• **Task goal**: Copy out every line in the records that contains the word "this".

┄┄┄┄┄┄

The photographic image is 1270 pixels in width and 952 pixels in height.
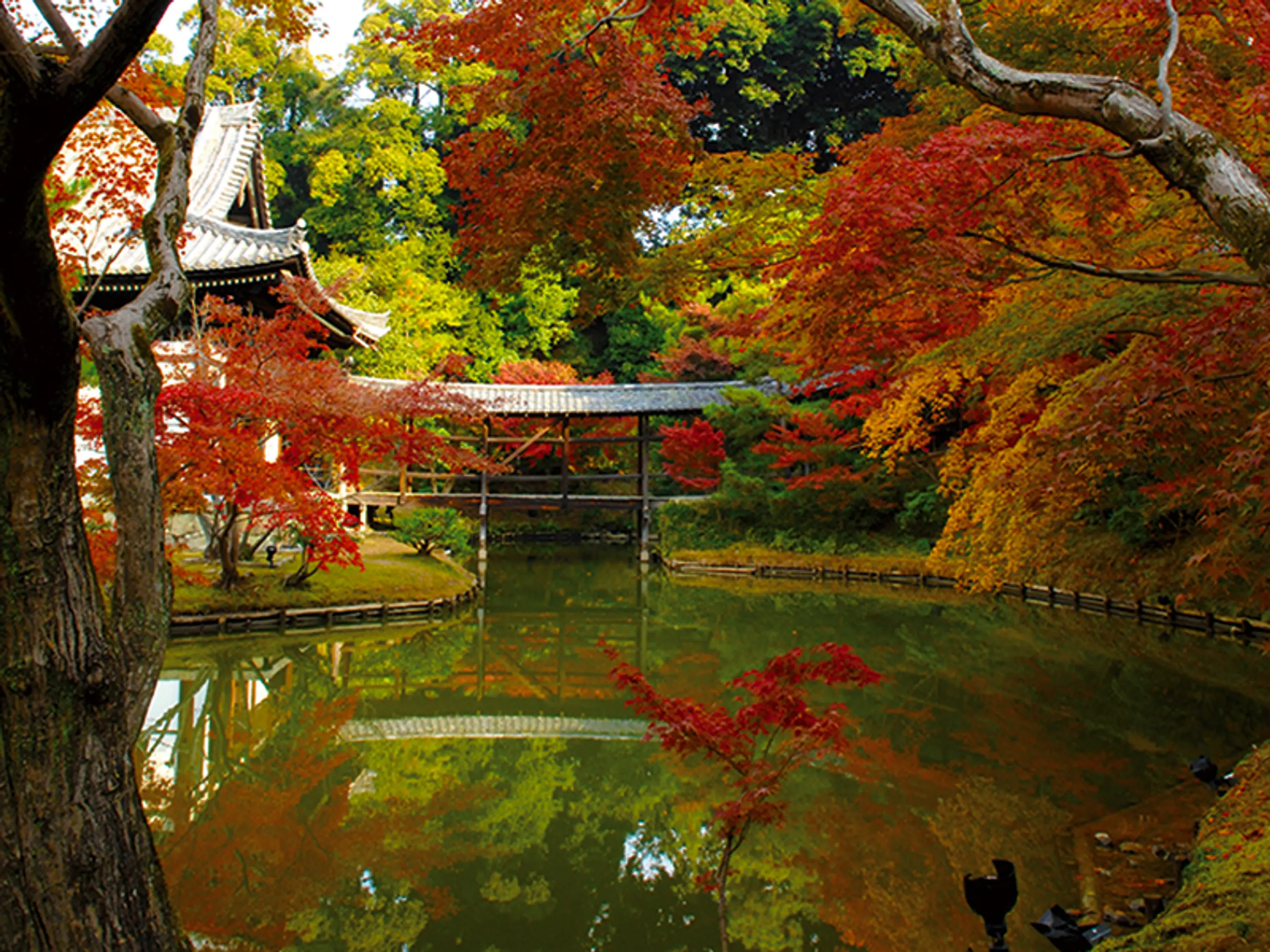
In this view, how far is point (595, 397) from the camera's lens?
17.1 metres

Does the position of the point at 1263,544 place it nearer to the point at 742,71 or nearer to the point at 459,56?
the point at 459,56

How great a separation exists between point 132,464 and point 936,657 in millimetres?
7846

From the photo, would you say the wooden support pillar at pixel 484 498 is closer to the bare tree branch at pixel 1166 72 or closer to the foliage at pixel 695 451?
the foliage at pixel 695 451

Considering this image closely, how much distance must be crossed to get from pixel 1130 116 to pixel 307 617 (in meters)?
9.18

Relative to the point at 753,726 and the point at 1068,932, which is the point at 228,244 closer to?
the point at 753,726

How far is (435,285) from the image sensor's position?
2144 centimetres

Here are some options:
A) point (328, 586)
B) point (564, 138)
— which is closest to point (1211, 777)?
point (564, 138)

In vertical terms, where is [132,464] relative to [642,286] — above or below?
below

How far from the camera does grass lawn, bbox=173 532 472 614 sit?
924 cm

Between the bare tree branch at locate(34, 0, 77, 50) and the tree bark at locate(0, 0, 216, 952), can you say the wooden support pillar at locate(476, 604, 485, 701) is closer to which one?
the tree bark at locate(0, 0, 216, 952)

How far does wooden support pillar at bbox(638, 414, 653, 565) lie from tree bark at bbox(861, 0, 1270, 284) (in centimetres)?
1401

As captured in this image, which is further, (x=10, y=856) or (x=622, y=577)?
(x=622, y=577)

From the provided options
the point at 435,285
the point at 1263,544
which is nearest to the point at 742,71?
the point at 435,285

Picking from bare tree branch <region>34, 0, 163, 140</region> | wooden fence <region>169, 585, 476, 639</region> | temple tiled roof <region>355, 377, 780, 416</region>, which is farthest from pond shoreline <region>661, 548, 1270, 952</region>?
temple tiled roof <region>355, 377, 780, 416</region>
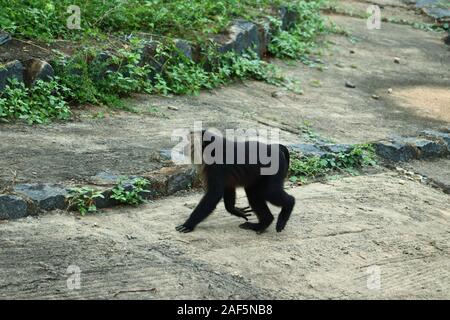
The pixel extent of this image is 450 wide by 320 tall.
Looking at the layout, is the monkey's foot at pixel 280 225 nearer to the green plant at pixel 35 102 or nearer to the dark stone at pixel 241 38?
the green plant at pixel 35 102

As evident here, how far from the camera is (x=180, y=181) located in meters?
7.31

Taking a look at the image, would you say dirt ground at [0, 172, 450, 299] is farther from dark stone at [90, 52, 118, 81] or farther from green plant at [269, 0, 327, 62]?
green plant at [269, 0, 327, 62]

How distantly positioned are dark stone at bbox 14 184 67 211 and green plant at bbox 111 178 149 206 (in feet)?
1.48

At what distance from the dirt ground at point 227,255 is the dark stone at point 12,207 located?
124 mm

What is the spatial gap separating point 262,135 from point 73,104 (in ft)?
7.40

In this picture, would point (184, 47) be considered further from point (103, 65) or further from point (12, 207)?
point (12, 207)

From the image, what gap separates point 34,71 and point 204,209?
3.69 meters

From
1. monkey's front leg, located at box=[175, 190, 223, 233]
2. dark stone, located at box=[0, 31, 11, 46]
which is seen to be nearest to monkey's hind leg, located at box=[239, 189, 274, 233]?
monkey's front leg, located at box=[175, 190, 223, 233]

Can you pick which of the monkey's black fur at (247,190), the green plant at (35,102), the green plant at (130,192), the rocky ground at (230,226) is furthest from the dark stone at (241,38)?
the monkey's black fur at (247,190)

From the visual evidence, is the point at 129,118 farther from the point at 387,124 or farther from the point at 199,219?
the point at 387,124

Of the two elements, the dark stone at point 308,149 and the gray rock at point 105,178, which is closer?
the gray rock at point 105,178

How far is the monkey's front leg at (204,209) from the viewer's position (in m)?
6.17

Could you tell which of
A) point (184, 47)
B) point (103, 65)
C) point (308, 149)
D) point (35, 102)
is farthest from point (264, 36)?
point (35, 102)

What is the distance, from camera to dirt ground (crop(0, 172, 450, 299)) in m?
5.26
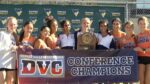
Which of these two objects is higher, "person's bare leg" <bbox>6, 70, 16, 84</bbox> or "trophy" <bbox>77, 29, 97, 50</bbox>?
"trophy" <bbox>77, 29, 97, 50</bbox>

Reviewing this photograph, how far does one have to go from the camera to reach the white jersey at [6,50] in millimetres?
9281

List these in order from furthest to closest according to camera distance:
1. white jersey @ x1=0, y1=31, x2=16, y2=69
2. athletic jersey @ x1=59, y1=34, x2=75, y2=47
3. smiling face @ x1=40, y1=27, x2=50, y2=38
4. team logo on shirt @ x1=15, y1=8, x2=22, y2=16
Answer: team logo on shirt @ x1=15, y1=8, x2=22, y2=16, athletic jersey @ x1=59, y1=34, x2=75, y2=47, smiling face @ x1=40, y1=27, x2=50, y2=38, white jersey @ x1=0, y1=31, x2=16, y2=69

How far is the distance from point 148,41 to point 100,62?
1.14m

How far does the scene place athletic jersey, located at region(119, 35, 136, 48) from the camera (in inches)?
388

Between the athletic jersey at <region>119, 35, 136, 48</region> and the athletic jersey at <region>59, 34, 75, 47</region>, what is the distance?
3.57 ft

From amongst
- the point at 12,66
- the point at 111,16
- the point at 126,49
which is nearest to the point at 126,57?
the point at 126,49

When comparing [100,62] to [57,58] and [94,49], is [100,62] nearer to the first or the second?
[94,49]

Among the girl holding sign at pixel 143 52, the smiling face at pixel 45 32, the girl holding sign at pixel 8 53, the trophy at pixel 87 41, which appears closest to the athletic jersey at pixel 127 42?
the girl holding sign at pixel 143 52

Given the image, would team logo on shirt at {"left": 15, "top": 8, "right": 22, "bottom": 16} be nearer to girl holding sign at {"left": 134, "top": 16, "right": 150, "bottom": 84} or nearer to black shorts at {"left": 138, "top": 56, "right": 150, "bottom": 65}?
girl holding sign at {"left": 134, "top": 16, "right": 150, "bottom": 84}

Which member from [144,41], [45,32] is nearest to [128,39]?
[144,41]

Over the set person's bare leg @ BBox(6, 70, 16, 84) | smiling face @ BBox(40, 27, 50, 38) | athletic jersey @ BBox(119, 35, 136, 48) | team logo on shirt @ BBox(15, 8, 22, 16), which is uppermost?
team logo on shirt @ BBox(15, 8, 22, 16)

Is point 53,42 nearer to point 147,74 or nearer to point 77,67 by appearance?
point 77,67

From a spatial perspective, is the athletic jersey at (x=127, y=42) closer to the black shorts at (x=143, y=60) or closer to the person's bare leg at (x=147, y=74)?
the black shorts at (x=143, y=60)

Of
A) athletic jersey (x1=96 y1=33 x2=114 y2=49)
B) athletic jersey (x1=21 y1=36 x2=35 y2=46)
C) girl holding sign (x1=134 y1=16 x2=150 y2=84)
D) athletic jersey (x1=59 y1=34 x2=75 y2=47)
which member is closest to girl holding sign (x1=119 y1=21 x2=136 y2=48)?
girl holding sign (x1=134 y1=16 x2=150 y2=84)
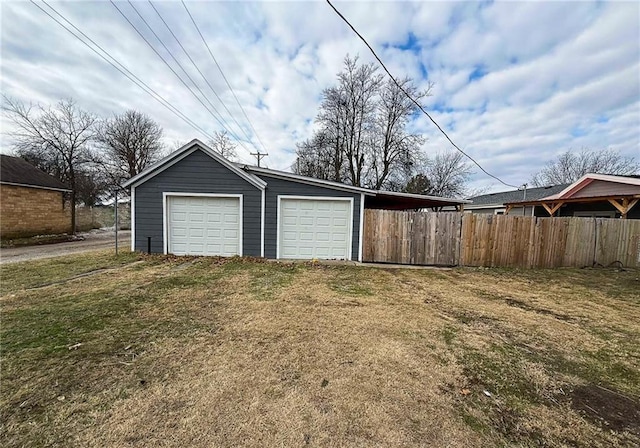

┄┄┄┄┄┄

• **Correct response**:
In this view, how far is point (595, 397) from the camera's lens?
Considering this image closely, how much distance must be crossed to get from pixel 1130 116 to pixel 307 617 (in meters)?
As captured in this image, which is further, (x=10, y=856) or (x=622, y=577)?
The pixel extent of this image is 450 wide by 320 tall.
In this picture, would point (184, 47) be considered further from point (103, 65) or further from point (12, 207)?
Reviewing this photograph, how far does one have to go from the camera to reach the white jersey at [6,50] in millimetres?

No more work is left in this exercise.